A plan to build a new concrete batching plant has run into fierce opposition from neighbours who say it will overwhelm the B656 between Hitchin and Codicote.

Breedon Southern Ltd has applied for planning permission to build on an existing salvage yard at Rush Green, to replace its old ready-mixed concrete plant at Langley Sidings in Stevenage – which closed in 2016.

Objectors say the proposed plant off the B656 would cause an unacceptable increase in HGV traffic at Hitchin’s Three Moorhens roundabout – where the road meets the A602 – and along Codicote’s High Street.

The site would operate from 7am to 7pm on weekdays, and from 7am to 1pm on Saturdays.
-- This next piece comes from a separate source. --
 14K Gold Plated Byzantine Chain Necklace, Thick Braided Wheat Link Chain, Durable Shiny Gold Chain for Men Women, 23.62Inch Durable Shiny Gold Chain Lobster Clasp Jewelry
According to the transport assessment attached to Breedon’s planning application, there would be an average of four or five HGV movements along the road per hour – “up to 54 per full working day”.
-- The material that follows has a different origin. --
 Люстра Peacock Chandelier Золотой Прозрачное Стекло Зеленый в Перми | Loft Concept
The assessment, prepared by consultant Jeremy Hurlstone, then notes that the site is within cycling distance of Stevenage railway station, Hitchin and Codicote – and that “the B656 London Road appeared to be a popular cycling route, based on its observed usage by cyclists”.
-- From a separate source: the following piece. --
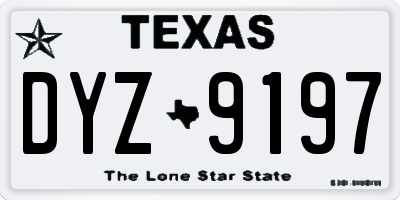 TX license plate DYZ9197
Those who have filed objections with North Hertfordshire District Council include Stephen Congrave, of St Ippolyts, who has said the B656 narrows in many places and is both a commuting road for cyclists and a route used for riding horses.

“I do not believe that this proposal is in the interest of the community of Hitchin or the affected villages,” he said.

He added that approval would cause “serious and potentially life-threatening events due to the use of a B-class road that is completely unsuitable for the proposed HGV traffic”.

Colin Argent, from Codicote, has also objected. He wrote: “Locating a concrete processing plant with over 60 extra vehicle movements per day, on a road with access issues at both ends, defies logic.”

In his transport assessment, Mr Hurlstone asserts the extra traffic would “not be significant, even if all of the traffic travelled either to or from the north, or to or from the south.”

He also said the highest hourly flow recorded at various count sites along the B656 was 1,193 vehicles, including 24 HGVs, and that adding another five HGVs would mean increasing traffic by just 0.4 per cent – with 29 HGVs out of 1,198 vehicles representing just 2.4 per cent of overall traffic.